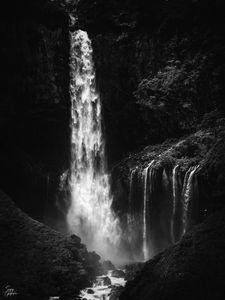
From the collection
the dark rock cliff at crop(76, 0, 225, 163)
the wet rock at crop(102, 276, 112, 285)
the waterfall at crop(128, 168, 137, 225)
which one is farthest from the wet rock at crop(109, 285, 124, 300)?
the dark rock cliff at crop(76, 0, 225, 163)

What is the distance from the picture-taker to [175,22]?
26359 millimetres

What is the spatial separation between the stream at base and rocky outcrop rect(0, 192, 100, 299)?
1.17ft

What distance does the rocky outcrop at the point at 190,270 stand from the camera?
12.4 m

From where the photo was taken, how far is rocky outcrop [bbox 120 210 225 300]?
1242cm

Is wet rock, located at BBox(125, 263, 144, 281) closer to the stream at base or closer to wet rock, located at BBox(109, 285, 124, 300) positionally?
the stream at base

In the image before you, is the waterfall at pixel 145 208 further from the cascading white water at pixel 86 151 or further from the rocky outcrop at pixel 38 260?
the rocky outcrop at pixel 38 260

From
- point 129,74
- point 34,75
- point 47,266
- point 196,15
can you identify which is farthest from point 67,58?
point 47,266

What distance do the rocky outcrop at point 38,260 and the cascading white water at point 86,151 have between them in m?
6.48

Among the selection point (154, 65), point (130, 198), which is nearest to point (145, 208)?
point (130, 198)

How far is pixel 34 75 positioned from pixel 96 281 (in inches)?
607

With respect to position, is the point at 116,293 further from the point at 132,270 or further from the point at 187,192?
the point at 187,192

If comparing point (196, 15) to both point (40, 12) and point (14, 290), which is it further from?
point (14, 290)

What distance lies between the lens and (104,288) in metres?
17.4

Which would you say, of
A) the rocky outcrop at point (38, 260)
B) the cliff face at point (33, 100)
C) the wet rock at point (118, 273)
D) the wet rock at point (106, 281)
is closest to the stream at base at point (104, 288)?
the wet rock at point (106, 281)
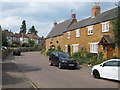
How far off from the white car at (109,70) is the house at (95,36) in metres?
9.30

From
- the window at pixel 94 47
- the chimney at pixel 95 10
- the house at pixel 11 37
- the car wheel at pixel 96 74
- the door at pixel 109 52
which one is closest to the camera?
the car wheel at pixel 96 74

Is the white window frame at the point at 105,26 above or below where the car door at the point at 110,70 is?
above

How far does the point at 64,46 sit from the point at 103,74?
87.2 feet

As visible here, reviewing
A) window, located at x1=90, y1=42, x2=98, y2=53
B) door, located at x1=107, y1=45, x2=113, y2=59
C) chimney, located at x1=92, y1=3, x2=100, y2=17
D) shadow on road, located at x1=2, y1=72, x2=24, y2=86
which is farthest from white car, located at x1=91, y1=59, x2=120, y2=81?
chimney, located at x1=92, y1=3, x2=100, y2=17

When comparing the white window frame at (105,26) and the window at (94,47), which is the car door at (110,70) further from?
the window at (94,47)

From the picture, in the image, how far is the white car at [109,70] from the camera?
10.5m

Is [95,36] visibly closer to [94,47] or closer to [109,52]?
[94,47]

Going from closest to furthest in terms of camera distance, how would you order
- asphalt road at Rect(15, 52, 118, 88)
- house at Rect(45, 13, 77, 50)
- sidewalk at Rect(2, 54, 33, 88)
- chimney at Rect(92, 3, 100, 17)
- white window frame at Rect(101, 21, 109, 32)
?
sidewalk at Rect(2, 54, 33, 88) < asphalt road at Rect(15, 52, 118, 88) < white window frame at Rect(101, 21, 109, 32) < chimney at Rect(92, 3, 100, 17) < house at Rect(45, 13, 77, 50)

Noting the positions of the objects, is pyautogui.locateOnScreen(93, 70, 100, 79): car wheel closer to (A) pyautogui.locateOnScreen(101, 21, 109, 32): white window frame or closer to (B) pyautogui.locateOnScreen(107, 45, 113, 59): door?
(B) pyautogui.locateOnScreen(107, 45, 113, 59): door

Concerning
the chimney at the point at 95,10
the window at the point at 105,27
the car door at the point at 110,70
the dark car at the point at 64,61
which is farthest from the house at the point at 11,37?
the car door at the point at 110,70

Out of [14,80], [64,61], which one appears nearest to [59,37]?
[64,61]

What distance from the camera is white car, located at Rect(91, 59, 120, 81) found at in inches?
413

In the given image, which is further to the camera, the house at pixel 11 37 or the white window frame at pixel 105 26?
the house at pixel 11 37

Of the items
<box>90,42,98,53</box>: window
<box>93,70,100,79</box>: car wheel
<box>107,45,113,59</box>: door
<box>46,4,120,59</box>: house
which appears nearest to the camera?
<box>93,70,100,79</box>: car wheel
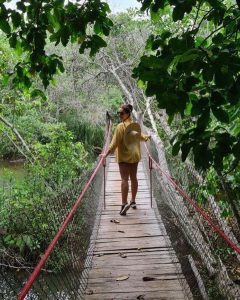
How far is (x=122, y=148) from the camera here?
3611 mm

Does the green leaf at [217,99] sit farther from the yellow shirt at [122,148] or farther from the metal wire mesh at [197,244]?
the yellow shirt at [122,148]

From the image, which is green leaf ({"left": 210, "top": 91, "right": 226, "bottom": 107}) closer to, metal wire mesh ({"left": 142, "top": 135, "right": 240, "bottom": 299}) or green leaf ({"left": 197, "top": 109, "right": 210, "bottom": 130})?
green leaf ({"left": 197, "top": 109, "right": 210, "bottom": 130})

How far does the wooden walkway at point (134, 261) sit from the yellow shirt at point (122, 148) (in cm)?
62

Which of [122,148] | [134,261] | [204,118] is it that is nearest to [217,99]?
[204,118]

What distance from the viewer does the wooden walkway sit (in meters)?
2.51

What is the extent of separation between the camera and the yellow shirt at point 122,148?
3574 millimetres

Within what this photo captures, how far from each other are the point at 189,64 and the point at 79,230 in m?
3.56

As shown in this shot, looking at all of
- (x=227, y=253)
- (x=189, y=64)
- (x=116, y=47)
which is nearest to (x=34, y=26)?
(x=189, y=64)

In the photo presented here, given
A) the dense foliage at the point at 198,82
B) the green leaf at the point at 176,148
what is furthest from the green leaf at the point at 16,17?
the green leaf at the point at 176,148

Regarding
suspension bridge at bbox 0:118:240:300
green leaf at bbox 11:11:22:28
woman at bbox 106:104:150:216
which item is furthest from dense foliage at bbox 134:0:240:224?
woman at bbox 106:104:150:216

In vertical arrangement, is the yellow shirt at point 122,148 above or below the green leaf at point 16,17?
below

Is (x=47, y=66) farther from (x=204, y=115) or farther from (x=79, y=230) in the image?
(x=79, y=230)

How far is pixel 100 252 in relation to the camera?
10.3 ft

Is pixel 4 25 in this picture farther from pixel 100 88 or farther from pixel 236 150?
pixel 100 88
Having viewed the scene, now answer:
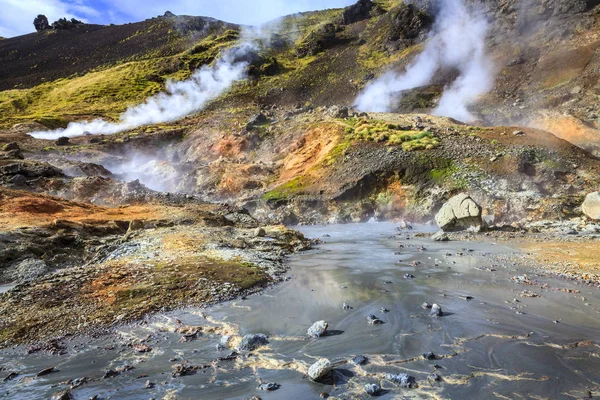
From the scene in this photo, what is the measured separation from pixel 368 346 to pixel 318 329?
3.96 ft

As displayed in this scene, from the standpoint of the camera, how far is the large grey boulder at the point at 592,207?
20.6 meters

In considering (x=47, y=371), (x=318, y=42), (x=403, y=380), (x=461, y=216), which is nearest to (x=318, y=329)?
(x=403, y=380)

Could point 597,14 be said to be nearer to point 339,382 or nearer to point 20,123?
point 339,382

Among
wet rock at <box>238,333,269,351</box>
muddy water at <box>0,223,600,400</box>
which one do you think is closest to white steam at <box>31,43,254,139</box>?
muddy water at <box>0,223,600,400</box>

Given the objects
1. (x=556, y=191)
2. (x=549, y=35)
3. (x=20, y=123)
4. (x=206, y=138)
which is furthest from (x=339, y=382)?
(x=20, y=123)

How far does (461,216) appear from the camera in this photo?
71.5 ft

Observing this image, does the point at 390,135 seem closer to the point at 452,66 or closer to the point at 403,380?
the point at 403,380

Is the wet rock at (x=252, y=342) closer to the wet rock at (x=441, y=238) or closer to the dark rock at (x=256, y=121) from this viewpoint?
the wet rock at (x=441, y=238)

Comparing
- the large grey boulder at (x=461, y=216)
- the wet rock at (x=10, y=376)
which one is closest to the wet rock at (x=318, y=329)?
the wet rock at (x=10, y=376)

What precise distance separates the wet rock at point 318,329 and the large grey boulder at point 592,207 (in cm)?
1896

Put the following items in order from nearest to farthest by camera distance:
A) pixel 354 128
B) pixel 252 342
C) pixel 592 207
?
pixel 252 342, pixel 592 207, pixel 354 128

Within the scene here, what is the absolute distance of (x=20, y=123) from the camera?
6650cm

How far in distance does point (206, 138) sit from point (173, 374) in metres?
50.8

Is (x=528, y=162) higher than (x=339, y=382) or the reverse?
higher
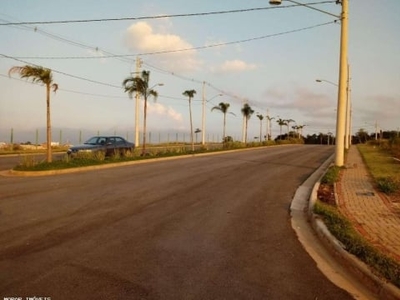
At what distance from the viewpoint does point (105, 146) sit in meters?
27.6

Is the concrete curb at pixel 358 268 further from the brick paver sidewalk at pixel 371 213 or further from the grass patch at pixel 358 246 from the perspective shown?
the brick paver sidewalk at pixel 371 213

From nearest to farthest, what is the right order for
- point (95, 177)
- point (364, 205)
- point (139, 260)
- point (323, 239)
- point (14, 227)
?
point (139, 260), point (323, 239), point (14, 227), point (364, 205), point (95, 177)

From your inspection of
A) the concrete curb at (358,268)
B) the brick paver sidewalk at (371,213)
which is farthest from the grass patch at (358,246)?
the brick paver sidewalk at (371,213)

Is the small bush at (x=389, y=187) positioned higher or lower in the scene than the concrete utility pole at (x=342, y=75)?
lower

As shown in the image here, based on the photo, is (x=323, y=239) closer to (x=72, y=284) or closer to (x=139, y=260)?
(x=139, y=260)

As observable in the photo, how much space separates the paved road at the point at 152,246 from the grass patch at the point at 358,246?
636mm

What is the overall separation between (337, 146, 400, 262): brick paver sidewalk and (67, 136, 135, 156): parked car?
52.7ft

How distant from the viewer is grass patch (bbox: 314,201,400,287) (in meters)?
5.41

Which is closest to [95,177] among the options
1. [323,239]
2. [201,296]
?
[323,239]

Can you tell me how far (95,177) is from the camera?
16.8m

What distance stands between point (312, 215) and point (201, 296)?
513 cm

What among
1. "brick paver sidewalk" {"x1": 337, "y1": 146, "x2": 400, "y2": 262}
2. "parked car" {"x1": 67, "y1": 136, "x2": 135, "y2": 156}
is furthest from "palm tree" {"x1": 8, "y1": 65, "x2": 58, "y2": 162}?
→ "brick paver sidewalk" {"x1": 337, "y1": 146, "x2": 400, "y2": 262}

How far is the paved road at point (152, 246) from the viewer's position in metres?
5.14

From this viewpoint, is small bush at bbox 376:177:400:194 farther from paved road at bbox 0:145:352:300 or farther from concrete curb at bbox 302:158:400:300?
concrete curb at bbox 302:158:400:300
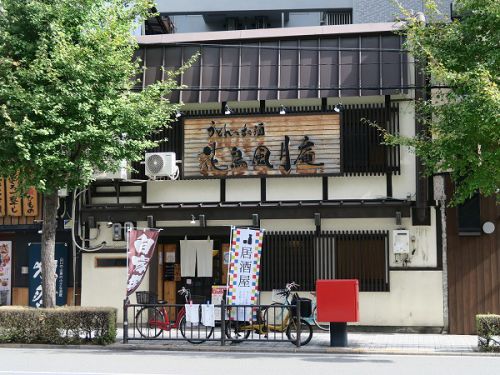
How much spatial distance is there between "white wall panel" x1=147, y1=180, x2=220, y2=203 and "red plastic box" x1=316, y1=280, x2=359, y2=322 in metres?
5.36

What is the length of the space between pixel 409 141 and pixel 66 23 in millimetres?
8404

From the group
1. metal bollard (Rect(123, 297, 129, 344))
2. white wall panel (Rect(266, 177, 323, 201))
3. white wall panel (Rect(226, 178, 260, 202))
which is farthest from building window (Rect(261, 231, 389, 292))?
metal bollard (Rect(123, 297, 129, 344))

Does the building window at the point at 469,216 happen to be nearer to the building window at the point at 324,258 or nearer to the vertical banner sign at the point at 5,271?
the building window at the point at 324,258

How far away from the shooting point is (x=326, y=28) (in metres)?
19.5

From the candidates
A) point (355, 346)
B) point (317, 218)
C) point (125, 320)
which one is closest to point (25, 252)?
point (125, 320)

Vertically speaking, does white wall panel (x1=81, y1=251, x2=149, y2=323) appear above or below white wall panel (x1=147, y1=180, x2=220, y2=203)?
below

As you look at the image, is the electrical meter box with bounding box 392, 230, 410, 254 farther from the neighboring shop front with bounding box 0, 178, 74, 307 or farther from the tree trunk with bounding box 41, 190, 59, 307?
the neighboring shop front with bounding box 0, 178, 74, 307

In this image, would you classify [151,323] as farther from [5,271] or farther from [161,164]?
[5,271]

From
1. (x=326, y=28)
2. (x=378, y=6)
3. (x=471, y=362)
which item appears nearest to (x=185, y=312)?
(x=471, y=362)

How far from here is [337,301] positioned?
1551cm

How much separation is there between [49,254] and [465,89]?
10.2 meters

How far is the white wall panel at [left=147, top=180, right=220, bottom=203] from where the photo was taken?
65.4 feet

★ ★ ★

→ **WORK INSTRUCTIONS**
Output word for word the rows starting at the line that contains "How far from here is [337,301] positioned?" and ending at the last line of the rows.

→ **RESULT OF THIS TASK**
How far from here is [337,301] positioned?
1551cm

How much separation is there between [49,254] and [465,89]?
10.2 meters

How far is the white wall panel at [left=147, top=180, right=220, bottom=203] from where the photo was taken?
65.4 feet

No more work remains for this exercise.